Transfer machines › Here we have an insider! I thought I would include it in this round-up, simply because it is such a frequently used machine. That said, the transfer machine, unlike all the others on the list, is not a lathe.
However, it is used - and this is why I am including it in this section - in some specific cases in order to process bar-obtained pieces. Most of the processing carried out by the transfer machine takes place on a fixed, that is non-rotating, piece, which means that this type of machinery cannot produce turned pieces.
Furthermore, the precision and degree of finishing of the work are quite poor.

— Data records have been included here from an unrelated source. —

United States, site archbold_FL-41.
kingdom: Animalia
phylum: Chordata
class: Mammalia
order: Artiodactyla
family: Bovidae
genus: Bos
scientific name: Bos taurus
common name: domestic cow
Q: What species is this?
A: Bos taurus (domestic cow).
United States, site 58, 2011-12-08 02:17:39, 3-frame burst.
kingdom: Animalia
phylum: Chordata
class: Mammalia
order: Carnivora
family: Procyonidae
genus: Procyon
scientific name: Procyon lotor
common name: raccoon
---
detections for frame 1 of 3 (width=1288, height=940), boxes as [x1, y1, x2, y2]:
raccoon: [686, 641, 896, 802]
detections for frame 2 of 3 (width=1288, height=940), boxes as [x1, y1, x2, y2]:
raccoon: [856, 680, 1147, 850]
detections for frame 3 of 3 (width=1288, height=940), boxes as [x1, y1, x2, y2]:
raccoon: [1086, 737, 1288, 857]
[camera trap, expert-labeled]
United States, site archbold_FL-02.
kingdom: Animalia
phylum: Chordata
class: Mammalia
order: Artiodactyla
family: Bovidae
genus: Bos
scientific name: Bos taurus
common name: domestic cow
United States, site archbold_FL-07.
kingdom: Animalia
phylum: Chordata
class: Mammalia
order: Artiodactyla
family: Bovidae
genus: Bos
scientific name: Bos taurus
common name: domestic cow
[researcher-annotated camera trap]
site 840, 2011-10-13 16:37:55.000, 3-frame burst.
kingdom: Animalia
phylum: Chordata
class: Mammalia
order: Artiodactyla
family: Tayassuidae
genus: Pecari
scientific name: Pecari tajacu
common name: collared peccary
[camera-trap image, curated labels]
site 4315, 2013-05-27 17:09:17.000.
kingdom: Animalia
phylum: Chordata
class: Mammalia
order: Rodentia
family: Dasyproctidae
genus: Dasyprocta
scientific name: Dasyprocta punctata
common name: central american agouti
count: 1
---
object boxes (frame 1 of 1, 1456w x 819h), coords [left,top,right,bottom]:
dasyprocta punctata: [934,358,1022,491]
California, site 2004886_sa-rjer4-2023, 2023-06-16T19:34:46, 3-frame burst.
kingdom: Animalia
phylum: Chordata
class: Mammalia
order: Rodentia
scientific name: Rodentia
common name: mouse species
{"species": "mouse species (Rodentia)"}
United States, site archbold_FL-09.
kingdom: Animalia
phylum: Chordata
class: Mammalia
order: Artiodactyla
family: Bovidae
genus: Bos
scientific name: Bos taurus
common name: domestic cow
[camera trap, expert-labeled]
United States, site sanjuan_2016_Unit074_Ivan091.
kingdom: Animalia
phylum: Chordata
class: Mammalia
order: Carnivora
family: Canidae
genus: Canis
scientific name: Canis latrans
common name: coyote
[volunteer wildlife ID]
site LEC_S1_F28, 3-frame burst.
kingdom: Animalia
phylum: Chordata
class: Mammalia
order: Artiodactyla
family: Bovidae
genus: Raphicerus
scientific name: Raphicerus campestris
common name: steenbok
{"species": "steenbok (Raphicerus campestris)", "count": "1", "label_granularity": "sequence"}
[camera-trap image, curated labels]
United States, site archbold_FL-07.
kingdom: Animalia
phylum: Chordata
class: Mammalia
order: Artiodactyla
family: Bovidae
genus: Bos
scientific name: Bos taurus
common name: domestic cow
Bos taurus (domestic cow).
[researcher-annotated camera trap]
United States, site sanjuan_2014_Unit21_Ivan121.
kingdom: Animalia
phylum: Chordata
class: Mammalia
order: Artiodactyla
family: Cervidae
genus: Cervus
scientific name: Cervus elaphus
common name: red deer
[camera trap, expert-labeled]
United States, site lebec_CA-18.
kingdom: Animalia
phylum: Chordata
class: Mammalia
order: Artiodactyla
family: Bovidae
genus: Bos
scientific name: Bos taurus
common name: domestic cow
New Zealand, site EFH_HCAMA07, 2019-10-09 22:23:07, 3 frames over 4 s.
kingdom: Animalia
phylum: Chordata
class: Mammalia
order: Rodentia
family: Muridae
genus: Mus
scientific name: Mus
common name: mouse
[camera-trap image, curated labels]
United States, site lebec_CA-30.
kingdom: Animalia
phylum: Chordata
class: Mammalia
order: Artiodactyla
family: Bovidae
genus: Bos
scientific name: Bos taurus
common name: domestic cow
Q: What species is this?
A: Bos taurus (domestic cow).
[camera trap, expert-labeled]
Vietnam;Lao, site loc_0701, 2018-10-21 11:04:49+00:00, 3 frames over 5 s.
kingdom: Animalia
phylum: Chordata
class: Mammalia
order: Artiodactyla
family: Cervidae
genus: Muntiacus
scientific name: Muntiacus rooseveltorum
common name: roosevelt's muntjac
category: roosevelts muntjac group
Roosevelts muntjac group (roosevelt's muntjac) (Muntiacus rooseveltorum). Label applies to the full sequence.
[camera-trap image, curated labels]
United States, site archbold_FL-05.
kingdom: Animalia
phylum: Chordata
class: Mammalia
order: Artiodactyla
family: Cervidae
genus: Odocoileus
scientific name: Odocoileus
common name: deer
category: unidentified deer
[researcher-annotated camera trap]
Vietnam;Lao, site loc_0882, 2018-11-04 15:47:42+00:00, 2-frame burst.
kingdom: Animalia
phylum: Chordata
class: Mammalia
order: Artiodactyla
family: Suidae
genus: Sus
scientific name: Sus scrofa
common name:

Why is it used then? The basic reason is that transfer machines can provide high productivity levels. This is because the work cycle can be divided between several stations and several tool holder units arranged radially around a central body. This central body rotates the clamped pieces between successive work stations that work in parallel. Therefore, it is a concept similar to the multi-spindle set-up, with the difference that multi-spindles rotate the bars, while transfer machines rotate the tools. Just like multi-spindles, transfer machines are suitable for high production volumes, but are improperly used in some cases to machine bar or, in any case, axial-symmetrical workpieces.
Limitations › Transfer machines are suitable for large volume productions, but, similarly to multi-spindles, tooling is complex, demanding long set-up times and high costs, due to the complexity of the equipment and the number of special tools that need to be used.
The achievable levels of precision are not high, especially for axial-symmetrical workpieces, which then need to be turned in order to obtain good surface finishing and low dimensional and geometrical tolerances.
Furthermore, the very architecture of the transfer machines does not facilitate the handling and evacuation of the long chips produced when processing materials such as coldpressed steel, lead-free brass or similar.